Steve said:
I am saying that empiricism does none of the work you think it does in giving 
you a leg up over anyone else in any conversation where there is disagreement 
about what is true or ethical. When I say it makes no difference, I mean it 
makes no difference in the only sort of relevant practice which is trying to 
convince someone else where there is disagreement or uncertainty on truth of 
fact or ethics.
 ..I get it, empiricism is the "something" in your "I have something that you 
don't have claims." But again, this "something" does none of the work you think 
it does in giving you a leg up over anyone else in any conversation where there 
is disagreement about what is true or ethical. There are no sorts of arguments 
that you can make that others who do not claim it can't make. That is what I 
mean when I say it doesn't make a difference in practice. The difference is 
merely philosophical. ..It doesn't make a difference to any conversation where 
there is disagreement about what is true or ethical. ..These hypothetical 
standards like all other possible standards are ones that conversants either 
agree or disagree to accept. They are not handed to us by the universe. To 
possess these or any set of standards is not to possess anything that 
automatically trumps what standards someone else may bring. Like everyone else, 
you have to start by arguing over what standards ought to apply t
 o settle the question at hand. ..You have no advantage by claiming empiricism 
in any conversation where the truth or falsity of any assertion is in 
question--the only context that matters for the issue of relativism. ..You 
really think that you have some knockdown arguments you could make in 
conversations with Nazis to win them over that Rorty could not make? I think 
you ought to admit that you have no conversational resources for dealing with 
Nazis than Rorty did. ..Please admit that you have no better way to make the 
case to the Nazi ...Faced with such a situation you and Rorty would both do the 
same sorts of things if you have any hope of making a difference. You would 
swap stories and appeal to existing sympathies to try to explain why our 
sympathies ought to be extended to Jews. One thing that certainly would not 
make a difference or give you any advantage over Rorty in any such practical 
situation is your claim to empiricism. That wold be a complete non sequitor.

# # # # #

Problem 1 → Rewrite the records starting at the line that has "Which is closest" and continuing through the end of the records, changing "closest" to "nearest" and leaving everything else the same.
The records below the text are unrelated to it.

Record excerpts →
# # # # #

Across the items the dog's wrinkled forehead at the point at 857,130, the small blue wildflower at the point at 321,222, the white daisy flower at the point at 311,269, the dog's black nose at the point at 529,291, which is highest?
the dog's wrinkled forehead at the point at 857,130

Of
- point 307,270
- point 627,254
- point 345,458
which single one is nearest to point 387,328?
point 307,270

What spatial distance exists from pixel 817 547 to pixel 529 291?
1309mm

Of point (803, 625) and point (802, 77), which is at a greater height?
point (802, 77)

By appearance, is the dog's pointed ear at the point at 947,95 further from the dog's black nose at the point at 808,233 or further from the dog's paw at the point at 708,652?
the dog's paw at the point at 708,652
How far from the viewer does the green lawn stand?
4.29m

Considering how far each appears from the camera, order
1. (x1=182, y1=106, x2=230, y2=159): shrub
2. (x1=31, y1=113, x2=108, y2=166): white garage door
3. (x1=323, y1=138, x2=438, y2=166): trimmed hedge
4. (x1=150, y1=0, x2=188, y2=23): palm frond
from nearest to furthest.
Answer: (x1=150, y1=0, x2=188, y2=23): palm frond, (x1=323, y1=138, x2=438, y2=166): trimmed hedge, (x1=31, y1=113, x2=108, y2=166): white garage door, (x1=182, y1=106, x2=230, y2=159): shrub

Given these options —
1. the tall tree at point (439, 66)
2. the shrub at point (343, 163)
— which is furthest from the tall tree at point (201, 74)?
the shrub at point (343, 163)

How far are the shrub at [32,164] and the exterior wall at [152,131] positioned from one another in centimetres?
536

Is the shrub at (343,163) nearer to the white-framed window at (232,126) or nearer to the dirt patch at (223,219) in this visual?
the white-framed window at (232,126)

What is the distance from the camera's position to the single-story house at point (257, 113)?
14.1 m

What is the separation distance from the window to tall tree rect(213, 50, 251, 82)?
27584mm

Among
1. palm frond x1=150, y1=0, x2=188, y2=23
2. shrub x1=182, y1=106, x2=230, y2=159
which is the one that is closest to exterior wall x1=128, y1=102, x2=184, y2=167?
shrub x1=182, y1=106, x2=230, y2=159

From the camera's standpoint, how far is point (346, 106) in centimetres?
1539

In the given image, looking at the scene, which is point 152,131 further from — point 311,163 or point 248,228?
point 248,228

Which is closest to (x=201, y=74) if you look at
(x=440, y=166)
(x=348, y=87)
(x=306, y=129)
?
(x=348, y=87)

# # # # #

Problem 2 → Translate the sentence "The difference is merely philosophical." from the post on empiricism into Spanish.

Full solution 1 →
Which is nearest to (x=201, y=74) if you look at
(x=440, y=166)
(x=348, y=87)
(x=306, y=129)
?
(x=348, y=87)

Full solution 2 → La diferencia es meramente filosófica.